= What needs to be done =
Every record here must be copied exactly, except for the images it holds.
(Given information begins)
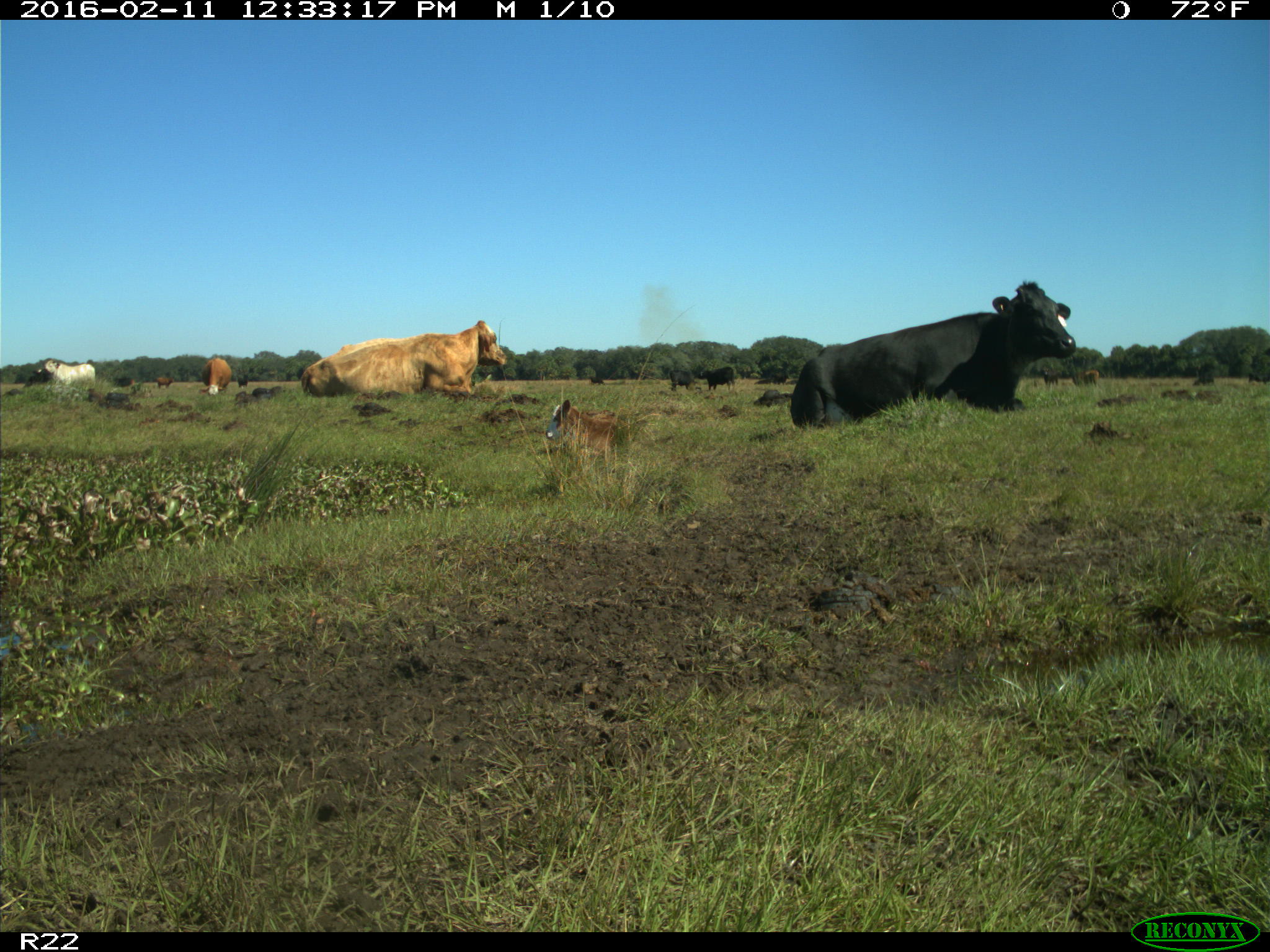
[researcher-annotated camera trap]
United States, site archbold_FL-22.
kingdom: Animalia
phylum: Chordata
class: Mammalia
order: Artiodactyla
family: Bovidae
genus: Bos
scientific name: Bos taurus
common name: domestic cow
Bos taurus (domestic cow).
(Given information ends)
= Solution to this exercise =
[researcher-annotated camera trap]
United States, site archbold_FL-22.
kingdom: Animalia
phylum: Chordata
class: Mammalia
order: Artiodactyla
family: Bovidae
genus: Bos
scientific name: Bos taurus
common name: domestic cow
Bos taurus (domestic cow).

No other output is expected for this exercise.